Le joueur n'est pas stupide. Il optimise la moyenne d'ensemble - le nombre de tous les jumeaux chanceux qu'il ne sera jamais. Le quant optimise la moyenne géométrique, le nombre sur la seule route qu'il doit réellement emprunter. C'est toute l'astuce. Pas une meilleure pièce. Une meilleure moyenne.
Tous deux ont placé exactement le même pari. Un seul a évalué le chemin qu'il devait parcourir pour l'encaisser.
Les cinq en un coup d'œil

Lisez les cinq comme une seule phrase et toute la discipline tient en une respiration. L'espérance demande s'il y a un avantage. La volatilité demande à quel point le bruit qui l'entoure est fort. Le risque de ruine demande si ce bruit peut vous tuer avant que l'avantage ne paie. Kelly demande combien miser pour que cela n'arrive jamais. Et la croissance géométrique explique pourquoi la moyenne que tout le monde cite n'est pas le nombre que vous ramenez réellement chez vous.
Remarquez ce que chacun d'eux signifie vraiment. Il y a un seul ennemi dans toute cette histoire, et c'est la variance. La volatilité la mesure. Le risque de ruine la transforme en probabilité d'atteindre zéro. Kelly dimensionne votre mise contre elle. La croissance géométrique montre qu'elle soustrait silencieusement chaque dollar que vous composez. Quatre formules pointées vers une seule chose, plus l'espérance pour vous dire que la chose vaut la peine d'être combattue.

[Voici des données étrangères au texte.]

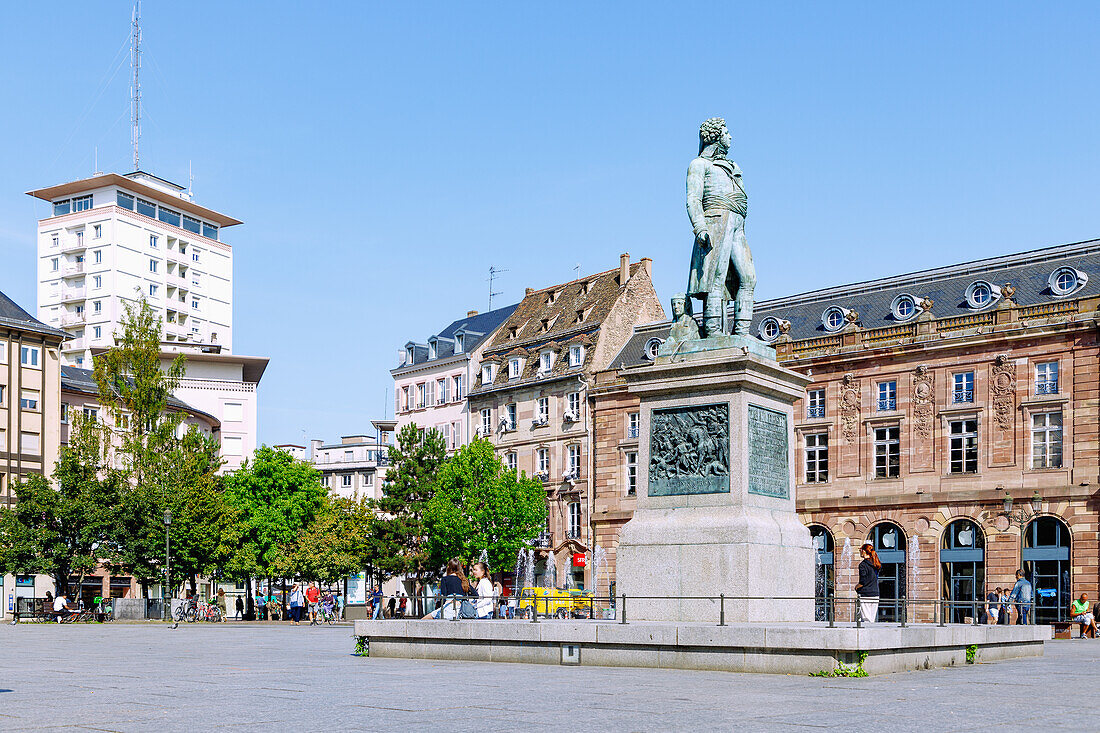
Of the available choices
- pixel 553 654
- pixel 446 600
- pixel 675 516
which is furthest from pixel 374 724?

Le joueur ne nomme jamais cet ennemi, alors il passe sa vie à combattre la pièce - à courir après les séries, à blâmer la chance, à doubler la mise pour s'en sortir. Le quant le nomme une fois et passe sa vie à le gérer à la place. C'est toute la distance qui les sépare. Même pièce. Même avantage. Même pari sur pile, à chaque fois. L'un a évalué la variance et l'autre l'a payée.
Apprenez les cinq et le jeu se transforme tranquillement en un métier.